De pas benoemde voorzitter van de Deviezencommissie, Arun Sankatsing, zegt dat hij zich bewust is van de uitdagingen die hem te wachten staan. Dat meld de regering in haar berichtgeving.
Sankatsing is donderdag officieel geïnstalleerd door president Chandrikapersad Santokhi op zijn kabinet. De deviezencommissie is belast met het toezicht op de uitvoering van de deviezenregeling. De commissie heeft in de afgelopen periode samen met de Centrale Bank van Suriname en het ministerie van Financiën en Planning een belangrijke bijdrage geleverd bij de vaststelling van maatregelen om de koers te beteugelen.

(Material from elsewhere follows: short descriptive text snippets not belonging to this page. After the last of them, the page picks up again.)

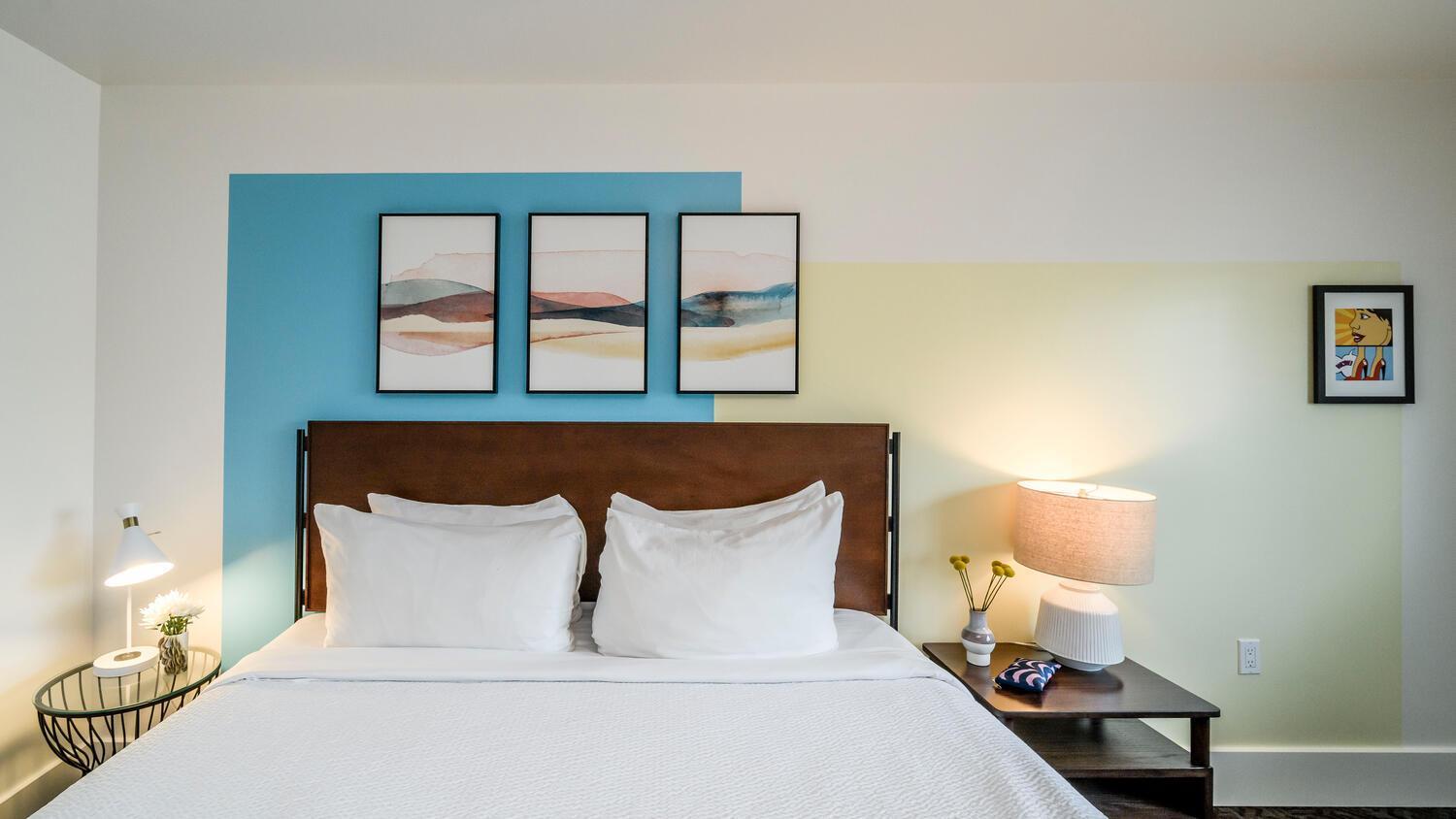 Deluxe King Room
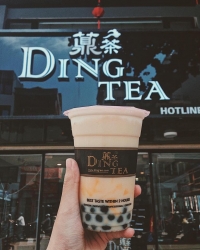Trà sữa Dingtea: Cùng một lúc khách hàng phát hiện bánh bông lan mốc, cốc trà chứa sợi inox cọ xoong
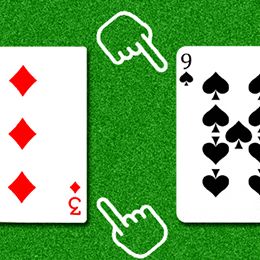 Handlogos zeigen auf zwei SpielKarten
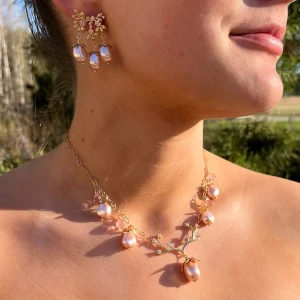 Smyckesset pärlor kristaller Rosaline - Set Örhängen/Halsband, Hjärtlänk guldpläterad mässing. Kristalldroppar och Pärlor. Färg, Kristalldroppar 10mm i Rosaline och Pärlor i Rosaline, 11x9,5mm samt 16x14mm. Cubic zirconia i Clear Crystal . Längd 50cm, ställbar längd.  Jag skickar endast spårbart, samfraktar. Fast pris. Besök gärna mina övriga annonser.  Till mina smycken använder jag kristaller från Preciosa, Aurora och Swarowski.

De nieuwe voorzitter staat met zijn commissie voor een belangrijke taak om de Surinaamse economie weer op spoor te krijgen, tezamen met alle andere actoren. “Ik ben mij bewust van de uitdagingen die ons te wachten staan, maar ik ben vastberaden om samen met mijn team onze verantwoordelijkheden uit te voeren en de Surinaamse economie te versterken,” aldus Sankatsing. De Deviezenregeling van 1947 is volgens hem achterhaald en zal ingrijpend gewijzigd moeten worden naar de huidige omstandigheden, zowel nationaal als internationaal.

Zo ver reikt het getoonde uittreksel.